TOO GOOD TO BE TRUE?
 
For Asia, the current figures may be too good. China shows signs of over heating. Beijing is struggling to prevent asset bubbles but too much credit tightening could lead to collapse. Events in their housing market will be anxiously watched. 
 
For Singapore, the numbers rise steeply from the lows of last year. Some sectors are driven by restocking inventory and could be temporary one-off factors, rather than indicators of a broad and sustained recovery. 
 
The euro depreciation bears attention. It has already come down some 17 per cent compared to the yuan. German exports in recent months have soared on the back of Chinese demand. Asian consumers too will find European holidays and luxury goods cheaper.
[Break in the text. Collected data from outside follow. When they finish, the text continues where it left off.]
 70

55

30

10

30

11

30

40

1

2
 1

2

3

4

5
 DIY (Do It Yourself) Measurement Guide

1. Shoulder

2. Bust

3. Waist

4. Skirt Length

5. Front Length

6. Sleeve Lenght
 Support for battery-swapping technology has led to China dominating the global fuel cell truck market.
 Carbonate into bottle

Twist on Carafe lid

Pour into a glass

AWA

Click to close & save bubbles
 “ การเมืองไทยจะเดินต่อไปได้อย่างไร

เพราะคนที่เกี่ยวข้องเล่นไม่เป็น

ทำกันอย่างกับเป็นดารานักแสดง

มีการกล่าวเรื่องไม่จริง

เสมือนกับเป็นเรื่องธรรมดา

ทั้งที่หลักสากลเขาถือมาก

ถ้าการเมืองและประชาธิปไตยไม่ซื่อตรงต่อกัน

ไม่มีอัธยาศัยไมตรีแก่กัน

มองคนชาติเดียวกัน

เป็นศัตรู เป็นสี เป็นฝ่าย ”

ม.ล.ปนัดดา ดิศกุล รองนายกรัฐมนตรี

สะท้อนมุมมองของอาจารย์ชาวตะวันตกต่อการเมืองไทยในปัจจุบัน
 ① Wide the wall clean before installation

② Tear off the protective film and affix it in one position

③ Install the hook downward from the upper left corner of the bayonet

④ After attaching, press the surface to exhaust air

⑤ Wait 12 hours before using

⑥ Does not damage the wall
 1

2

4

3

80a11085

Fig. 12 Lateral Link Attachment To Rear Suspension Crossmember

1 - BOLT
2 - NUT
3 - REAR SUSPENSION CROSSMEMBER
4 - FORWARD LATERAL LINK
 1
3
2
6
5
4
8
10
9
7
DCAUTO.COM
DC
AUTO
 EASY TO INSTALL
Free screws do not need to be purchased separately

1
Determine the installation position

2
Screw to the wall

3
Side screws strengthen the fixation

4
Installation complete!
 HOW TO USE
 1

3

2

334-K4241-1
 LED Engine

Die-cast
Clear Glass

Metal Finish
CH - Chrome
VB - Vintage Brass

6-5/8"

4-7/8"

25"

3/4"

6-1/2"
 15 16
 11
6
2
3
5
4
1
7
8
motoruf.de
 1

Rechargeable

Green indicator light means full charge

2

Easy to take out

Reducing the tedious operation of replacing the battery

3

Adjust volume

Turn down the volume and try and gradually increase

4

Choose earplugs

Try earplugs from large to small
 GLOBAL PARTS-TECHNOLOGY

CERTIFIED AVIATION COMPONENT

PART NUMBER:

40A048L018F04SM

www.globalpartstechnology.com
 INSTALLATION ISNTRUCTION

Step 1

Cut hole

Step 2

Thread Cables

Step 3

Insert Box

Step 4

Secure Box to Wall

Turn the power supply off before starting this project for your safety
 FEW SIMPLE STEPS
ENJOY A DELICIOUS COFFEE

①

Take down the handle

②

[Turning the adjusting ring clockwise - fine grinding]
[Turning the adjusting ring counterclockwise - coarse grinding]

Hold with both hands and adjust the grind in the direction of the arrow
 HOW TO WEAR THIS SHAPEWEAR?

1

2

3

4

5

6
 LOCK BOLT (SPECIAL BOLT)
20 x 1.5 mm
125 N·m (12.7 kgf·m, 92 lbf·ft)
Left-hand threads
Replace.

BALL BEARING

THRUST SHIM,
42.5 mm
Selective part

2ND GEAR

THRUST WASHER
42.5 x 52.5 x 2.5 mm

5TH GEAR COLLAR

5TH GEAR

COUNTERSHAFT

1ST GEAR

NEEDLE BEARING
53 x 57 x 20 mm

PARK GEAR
Europeans are tightening their belts to cut government spending, while hoping that selling to China and elsewhere can keep their factories busy. 
 
The hot-cold economies will seek to rebalance themselves. The process, however, can neither be simple nor without consequences. Reacting to domestic circumstances, each region may take action that could have untoward results for others. 
 
Asia must hope that Europeans are not entirely inward looking and pre-occupied. The way Europeans have turned to China is not, in this sense, a bad sign. But it would be best that others in Asia are also engaged. 
 
In this engagement, equality and mutual respect in the relationship must follow. The historical European sense of superiority must be put aside and any growing sense of Asian triumphalism resisted. 
 
The contrast between the hot-cold economies reminds me of the three bears in Goldilocks. Two bowls of porridge, like today's economy, were too hot or too cold. Only the last bowl was just right. This is not easy to emulate in the global economy. If we can't get it right, the danger is we alternately burn, freeze and then live with the tepid.